■ The exercise ■
Write out every line of the material exactly as it appears.

[Rows of spatial question data]
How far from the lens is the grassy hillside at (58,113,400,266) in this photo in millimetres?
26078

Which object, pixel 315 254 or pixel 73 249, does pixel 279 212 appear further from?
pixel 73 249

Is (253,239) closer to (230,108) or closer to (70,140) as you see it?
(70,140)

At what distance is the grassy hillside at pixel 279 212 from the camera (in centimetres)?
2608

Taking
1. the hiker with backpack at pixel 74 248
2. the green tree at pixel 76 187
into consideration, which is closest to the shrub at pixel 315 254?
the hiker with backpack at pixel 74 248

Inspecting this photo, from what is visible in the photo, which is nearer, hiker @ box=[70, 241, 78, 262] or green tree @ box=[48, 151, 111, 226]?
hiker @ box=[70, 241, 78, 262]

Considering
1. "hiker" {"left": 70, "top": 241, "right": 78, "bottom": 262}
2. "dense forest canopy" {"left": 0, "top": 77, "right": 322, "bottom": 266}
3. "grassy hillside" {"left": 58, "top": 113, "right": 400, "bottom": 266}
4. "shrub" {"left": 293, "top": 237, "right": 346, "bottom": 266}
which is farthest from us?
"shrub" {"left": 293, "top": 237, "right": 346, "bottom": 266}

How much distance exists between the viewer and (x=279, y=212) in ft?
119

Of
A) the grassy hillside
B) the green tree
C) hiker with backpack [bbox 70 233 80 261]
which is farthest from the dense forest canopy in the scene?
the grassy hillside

■ Correct result ■
How far from the lens is the grassy hillside at (58,113,400,266) in this photo in millimetres?
26078

Which object, pixel 315 254 or pixel 73 249, does pixel 279 212 appear further from?
pixel 73 249

Is (253,239) closer to (230,108) or closer to (70,140) as you see it?
(70,140)

At what distance is the grassy hillside at pixel 279 212 from the camera (in centimetres)?
2608

Taking
1. the hiker with backpack at pixel 74 248
2. the green tree at pixel 76 187
into consideration, which is closest to the shrub at pixel 315 254?
the hiker with backpack at pixel 74 248

Inspecting this photo, from what is visible in the photo, which is nearer, hiker @ box=[70, 241, 78, 262] or green tree @ box=[48, 151, 111, 226]?
hiker @ box=[70, 241, 78, 262]

Considering
1. "hiker" {"left": 70, "top": 241, "right": 78, "bottom": 262}
2. "dense forest canopy" {"left": 0, "top": 77, "right": 322, "bottom": 266}
3. "grassy hillside" {"left": 58, "top": 113, "right": 400, "bottom": 266}
4. "shrub" {"left": 293, "top": 237, "right": 346, "bottom": 266}
which is farthest from us?
"shrub" {"left": 293, "top": 237, "right": 346, "bottom": 266}

How much distance exists between the viewer and (x=279, y=212) in ft?
119

Of
A) the grassy hillside
B) the green tree
C) hiker with backpack [bbox 70 233 80 261]
which is farthest from the dense forest canopy in the scene?
the grassy hillside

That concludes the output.